Russia quickly banned ChatGPT, no doubt fearing that models trained on English-language media will interpret the world the same way as people who grow up consuming English-language media. This fear is well founded: computer models can’t know more than what they’ve been trained on. If their training includes 10 times more data in English than Russian — as was the case with ChatGPT — when generating an answer on a subject, the model will be far likelier to produce results that sound like the answers in English-speaking media. The most cutting-edge models gain their lead in large part by the vast sums of data they train on, and English speakers produce more data than the rest of the world combined. This creates a fundamental problem for the Russian goal of hedging against English-language influence.
Although Russian is the second or third-most common language of online data, it still only accounts for 5% of the total. The difference between a model trained on a scale of data the size of the Russian internet and the size of the whole internet is the same as the difference between ChatGPT-3 and the state-of-art models of 2019, when large language models were still an obscure oddity for computational linguists. This gulf will only widen.
This means Russia’s leading models – YaChat from Yandex (incorporated into its existing Alisa assistant), GigaChat from Sberbank, and Sistemma Bank’s SistemmaChat — are starting at a disadvantage. GigaChat is powered by 18 billion parameters — the relationships between texts whose function is akin to neural connections in the brain — compared to an estimated 1.76 trillion for ChatGPT-4 and confirmed 175 billion for ChatGPT-3.
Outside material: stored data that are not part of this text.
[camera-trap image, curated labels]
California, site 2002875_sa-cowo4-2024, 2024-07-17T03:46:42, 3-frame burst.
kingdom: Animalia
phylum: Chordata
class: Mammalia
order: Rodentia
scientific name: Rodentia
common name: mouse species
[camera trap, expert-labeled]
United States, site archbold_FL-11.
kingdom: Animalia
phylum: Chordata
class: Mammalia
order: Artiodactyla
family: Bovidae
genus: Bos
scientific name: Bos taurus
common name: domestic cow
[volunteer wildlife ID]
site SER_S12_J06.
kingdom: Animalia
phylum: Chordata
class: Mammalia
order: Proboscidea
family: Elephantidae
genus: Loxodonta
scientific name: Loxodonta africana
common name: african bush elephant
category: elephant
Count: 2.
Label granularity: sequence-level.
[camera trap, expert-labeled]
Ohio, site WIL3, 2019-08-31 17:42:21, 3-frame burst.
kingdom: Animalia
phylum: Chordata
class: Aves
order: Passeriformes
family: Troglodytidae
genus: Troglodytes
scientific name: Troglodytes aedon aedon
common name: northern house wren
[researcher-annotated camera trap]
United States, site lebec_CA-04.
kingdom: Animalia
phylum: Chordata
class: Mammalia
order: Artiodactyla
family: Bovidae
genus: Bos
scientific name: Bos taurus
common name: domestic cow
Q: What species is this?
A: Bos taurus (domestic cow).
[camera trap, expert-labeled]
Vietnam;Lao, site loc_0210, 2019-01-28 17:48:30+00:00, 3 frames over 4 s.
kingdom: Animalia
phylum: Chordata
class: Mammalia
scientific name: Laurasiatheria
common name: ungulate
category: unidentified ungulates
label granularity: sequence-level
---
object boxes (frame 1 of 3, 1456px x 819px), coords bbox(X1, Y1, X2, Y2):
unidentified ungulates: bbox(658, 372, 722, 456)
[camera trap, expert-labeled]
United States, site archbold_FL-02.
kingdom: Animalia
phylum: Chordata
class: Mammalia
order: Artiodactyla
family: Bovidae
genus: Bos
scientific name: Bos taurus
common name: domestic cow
Russian tech bloggers who compare their country’s home-grown models to ChatGPT overwhelmingly prefer the American competitor, though GigaChat appears to outperform ChatGPT on longer Russian conversations. While possible parameter counts will no doubt increase, that will only demand ever more computing power: ChatGPT-3 required 285,000 processor cores for training alone. Sanctions and suspended operations have resulted in a crippling shortage of similar chips in Russia, acutely limiting the amount of computing power available.
The government has made the problem worse still with draconian laws to curtail information unfavorable to the state. Most large language models are probabilistic rather than deterministic, meaning the same input won’t necessarily produce the same result. That means anything that could produce a politically sensitive answer must be scrubbed.
Alice and GigaChat both refuse to answer not only controversial questions like “What caused the Special Military Operation?” but even relatively anodyne ones like “What is Russia doing to promote AI research?” ChatGPT, by contrast, has no such compunction. It will gladly provide the standard Western answer, in Russian, when asked in Russian.
The overall outlook for Russia’s AI sector is bleak. Stanford’s ranking of the world’s centers of AI development places the country beneath Norway and just above Denmark, whose combined populations are smaller than that of Moscow. Having launched a war that drove out much of the country’s tech talent, provoked sanctions that led to a shortage of necessary hardware, and passed laws that handicap any generative AI offering, Russia finds itself hopelessly behind in the race to develop this critical technology.
The war in Ukraine has backfired on Russia in almost every conceivable way, from kickstarting NATO expansion to affirming the Ukrainian national consciousness. If Putin truly believes the future masters of AI will be masters of the universe, the war’s closing of Russia’s narrow window to catch up in the field may be the most devastating consequence of all.